Different kinds of screws and product materials give rise to different challenges. For example, screws with a sharp point can cause trouble.

If the screw is not perfectly aligned, it will bore into the side of recess and jam, instead of fitting correctly into the hole.

Moreover, screwdriving in soft materials can further increase the risk of jamming. The softer the material, the easier it is for the point of the screw to get caught in the side of the recess and jam.

A blunt point screw will reduce this issue, and so you should consider if your product allows for changing the screws.

Screw feeder
A screw feeder than supplies screws one by one to the screwdriver

 

How to spot potential for automating your screwdriving processes

If you consider automating screwdriving processes in your company, you should take note of the following points. If some of these apply to your production, there might be potential for automation.

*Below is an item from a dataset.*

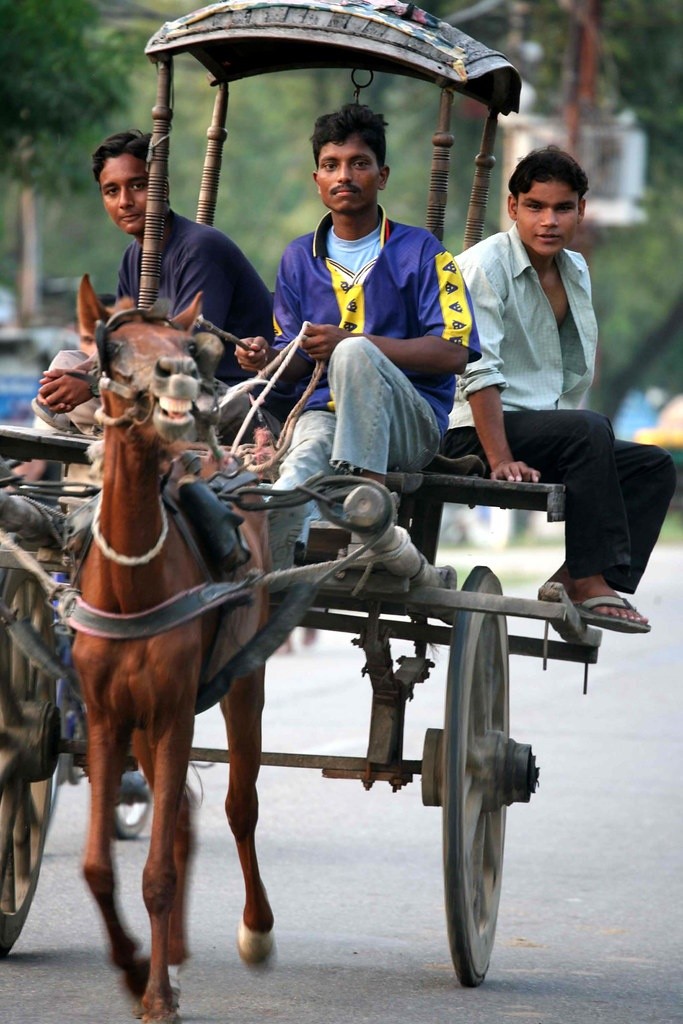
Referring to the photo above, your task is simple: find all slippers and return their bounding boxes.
[574,596,652,635]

  • Staffing: You use a large part of your staffing for the screwdriving process of your product. The more man-hours currently used for the screwdriving process, the more you can gain by automating the it.
     
  • Suitable screws: You use screws that have internal drive recesses, are longer than they are wide and do not have a sharp point.
     
  • Low variation of screws: You use few types of screws. The less variance of screws required for your product the better, since this will require a less complex solution.
     
  • One surface screwdriving: You have a product which only needs screwdriving to be performed on one surface, from one direction.
     
  • Space around screw holes: You have open space around the screw holes, at least 15mm around the screw holes.
     
  • Low variation of products: You have products which are similar, and your new products use same type of screwdriving process.

 

Conclusion

Automating the screwdriving process can be a good way of increasing the productivity and product quality. However, you need to make sure that your screwdriving processes are fit for automation. Use the list above – and make sure that there is enough space in your production area for the new solutions.